È soprattutto nei passaggi dalla XIII alla XIV e poi alla XV legislatura che si sono registrati diversi casi di rincorsa e sfruttamento di quello che è stato definito il "precedente peggiore". L’esempio più macroscopico, sul punto, è sicuramente quello del progressivo "affinamento" della tecnica dei maxi-emendamenti che, in un delicato esercizio di equilibrismo tra norme costituzionali e dei regolamenti parlamentari, sono arrivati per tappe consecutive fino ad una negazione frontale di principi costituzionali quali la votazione articolo per articolo o l’obbligatorietà dell’esame in Commissione dei progetti di legge.

 

Questa tendenza non si è arrestata con l’inizio della nuova legislatura, che pure, nelle intenzioni della prima ora, sembrava volersi distaccare anche dal recente passato. E così il neo Presidente della Camera, in una delle prime sedute, ha proseguito – benché senza richiamarla espressamente – su una linea interpretativa inaugurata pochi mesi prima del Presidente della Commissione Affari costituzionali della legislatura precedente (ovviamente, di opposta collocazione politica), e ha inteso sostituire criteri di consenso politico agli stringenti requisiti regolamentari di ammissibilità degli emendamenti ad un disegno di legge di conversione di un decreto-legge. Proprio nel solco di una sempre più marcata adozione di criteri finalistici in sede di sindacato di ammissibilità degli emendamenti, il Presidente ha inteso ammettere (seppure "in via del tutto eccezionale") emendamenti eccedenti i dettati dell’art. 96-bis del regolamento: è anche per questa via che è stata aperta la questione legata all’emendamento cd. "salva Rete 4", che esorbitava dal contenuto originario del decreto-legge, ma che in qualche modo "rispondeva" all’adempimento di (potenziali e controversi) obblighi comunitari. Anche in questo caso, un problematico precedente di disapplicazione del regolamento – attuata in maniera alquanto eccentrica rispetto alla ratio delle norme (seppure con l’unanimità dei gruppi parlamentari) – è stato ripreso "contro" la precedente maggioranza.

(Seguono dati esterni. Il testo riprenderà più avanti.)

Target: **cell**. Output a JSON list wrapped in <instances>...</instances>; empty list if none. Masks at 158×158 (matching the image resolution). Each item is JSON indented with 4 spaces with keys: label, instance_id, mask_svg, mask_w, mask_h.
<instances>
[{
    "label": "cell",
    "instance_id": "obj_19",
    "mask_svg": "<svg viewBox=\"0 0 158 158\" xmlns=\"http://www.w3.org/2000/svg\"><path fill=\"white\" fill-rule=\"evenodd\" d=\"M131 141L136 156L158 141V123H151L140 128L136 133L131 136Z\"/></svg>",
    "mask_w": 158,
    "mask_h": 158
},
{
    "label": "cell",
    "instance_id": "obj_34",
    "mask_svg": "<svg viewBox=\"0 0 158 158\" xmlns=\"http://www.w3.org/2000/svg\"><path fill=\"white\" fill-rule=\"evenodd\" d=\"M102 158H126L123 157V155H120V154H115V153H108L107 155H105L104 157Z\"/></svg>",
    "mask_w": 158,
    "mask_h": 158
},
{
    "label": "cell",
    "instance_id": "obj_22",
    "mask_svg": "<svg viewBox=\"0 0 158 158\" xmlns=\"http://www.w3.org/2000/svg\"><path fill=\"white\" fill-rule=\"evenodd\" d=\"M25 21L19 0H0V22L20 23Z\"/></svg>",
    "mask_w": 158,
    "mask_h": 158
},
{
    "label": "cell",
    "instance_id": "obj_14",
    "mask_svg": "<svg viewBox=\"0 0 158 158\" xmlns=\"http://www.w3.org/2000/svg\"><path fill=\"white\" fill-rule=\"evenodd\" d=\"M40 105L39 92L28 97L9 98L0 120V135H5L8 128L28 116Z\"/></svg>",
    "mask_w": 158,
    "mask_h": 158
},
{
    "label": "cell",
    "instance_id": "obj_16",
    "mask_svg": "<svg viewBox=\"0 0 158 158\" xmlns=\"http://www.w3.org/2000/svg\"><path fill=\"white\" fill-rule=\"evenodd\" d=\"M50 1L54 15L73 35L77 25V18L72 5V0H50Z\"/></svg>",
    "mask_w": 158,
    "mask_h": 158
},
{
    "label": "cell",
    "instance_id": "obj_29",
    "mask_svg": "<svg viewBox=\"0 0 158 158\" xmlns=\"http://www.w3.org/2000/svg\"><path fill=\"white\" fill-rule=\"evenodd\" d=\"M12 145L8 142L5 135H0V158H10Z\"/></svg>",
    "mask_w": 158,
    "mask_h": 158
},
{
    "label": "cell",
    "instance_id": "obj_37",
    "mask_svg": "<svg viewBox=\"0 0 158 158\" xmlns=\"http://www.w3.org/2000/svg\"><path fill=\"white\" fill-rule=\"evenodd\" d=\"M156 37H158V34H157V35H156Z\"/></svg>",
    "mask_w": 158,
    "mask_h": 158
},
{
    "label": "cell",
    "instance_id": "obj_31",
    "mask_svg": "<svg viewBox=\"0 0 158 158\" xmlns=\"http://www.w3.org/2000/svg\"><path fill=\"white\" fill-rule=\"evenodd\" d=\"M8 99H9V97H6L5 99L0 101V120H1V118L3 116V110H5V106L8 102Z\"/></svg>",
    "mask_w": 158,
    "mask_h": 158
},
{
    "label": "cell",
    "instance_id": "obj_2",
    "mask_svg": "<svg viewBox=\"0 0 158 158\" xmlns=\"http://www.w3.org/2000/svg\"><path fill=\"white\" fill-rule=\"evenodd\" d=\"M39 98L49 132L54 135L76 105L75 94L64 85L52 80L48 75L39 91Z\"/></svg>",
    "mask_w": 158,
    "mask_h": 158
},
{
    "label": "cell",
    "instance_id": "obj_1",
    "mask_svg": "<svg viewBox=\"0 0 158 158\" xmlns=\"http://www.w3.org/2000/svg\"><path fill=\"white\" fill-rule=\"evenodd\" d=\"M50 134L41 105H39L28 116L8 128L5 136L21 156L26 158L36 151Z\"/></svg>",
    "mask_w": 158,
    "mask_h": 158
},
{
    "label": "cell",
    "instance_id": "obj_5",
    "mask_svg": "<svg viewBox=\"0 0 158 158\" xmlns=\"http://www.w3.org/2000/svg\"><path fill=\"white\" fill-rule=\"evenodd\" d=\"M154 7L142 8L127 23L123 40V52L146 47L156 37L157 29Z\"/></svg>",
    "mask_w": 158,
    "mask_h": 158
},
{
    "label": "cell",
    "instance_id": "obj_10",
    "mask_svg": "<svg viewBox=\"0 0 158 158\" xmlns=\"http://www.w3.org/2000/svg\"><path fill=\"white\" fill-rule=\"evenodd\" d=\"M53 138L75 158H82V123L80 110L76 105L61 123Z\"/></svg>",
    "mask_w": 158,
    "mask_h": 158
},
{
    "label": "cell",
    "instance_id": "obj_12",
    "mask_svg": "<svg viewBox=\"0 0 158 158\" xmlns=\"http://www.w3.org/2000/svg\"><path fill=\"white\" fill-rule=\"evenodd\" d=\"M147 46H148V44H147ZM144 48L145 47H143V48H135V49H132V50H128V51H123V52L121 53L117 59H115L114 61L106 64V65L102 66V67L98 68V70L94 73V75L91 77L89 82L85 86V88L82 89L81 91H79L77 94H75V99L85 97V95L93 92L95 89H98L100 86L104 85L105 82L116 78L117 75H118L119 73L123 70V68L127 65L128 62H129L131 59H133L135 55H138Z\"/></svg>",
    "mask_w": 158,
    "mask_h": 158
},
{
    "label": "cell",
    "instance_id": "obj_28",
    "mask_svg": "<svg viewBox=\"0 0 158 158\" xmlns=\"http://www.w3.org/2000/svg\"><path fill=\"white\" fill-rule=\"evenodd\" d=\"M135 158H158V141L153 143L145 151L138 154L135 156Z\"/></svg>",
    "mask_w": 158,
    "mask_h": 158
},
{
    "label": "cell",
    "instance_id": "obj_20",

In questa prospettiva, dunque, gli inizi della XVI legislatura non sembrano discostarsi dalle tendenze passate. Anzi, l’utilizzo strumentale del precedente "peggiore" sembra continuare a scivolare su un pericoloso piano inclinato, "alimentandosi" progressivamente e rischiando di condurre sempre più lontano dalle garanzie di una sana dialettica parlamentare, in modo tale da impedire la creazione del clima necessario alle riforme tanto auspicate.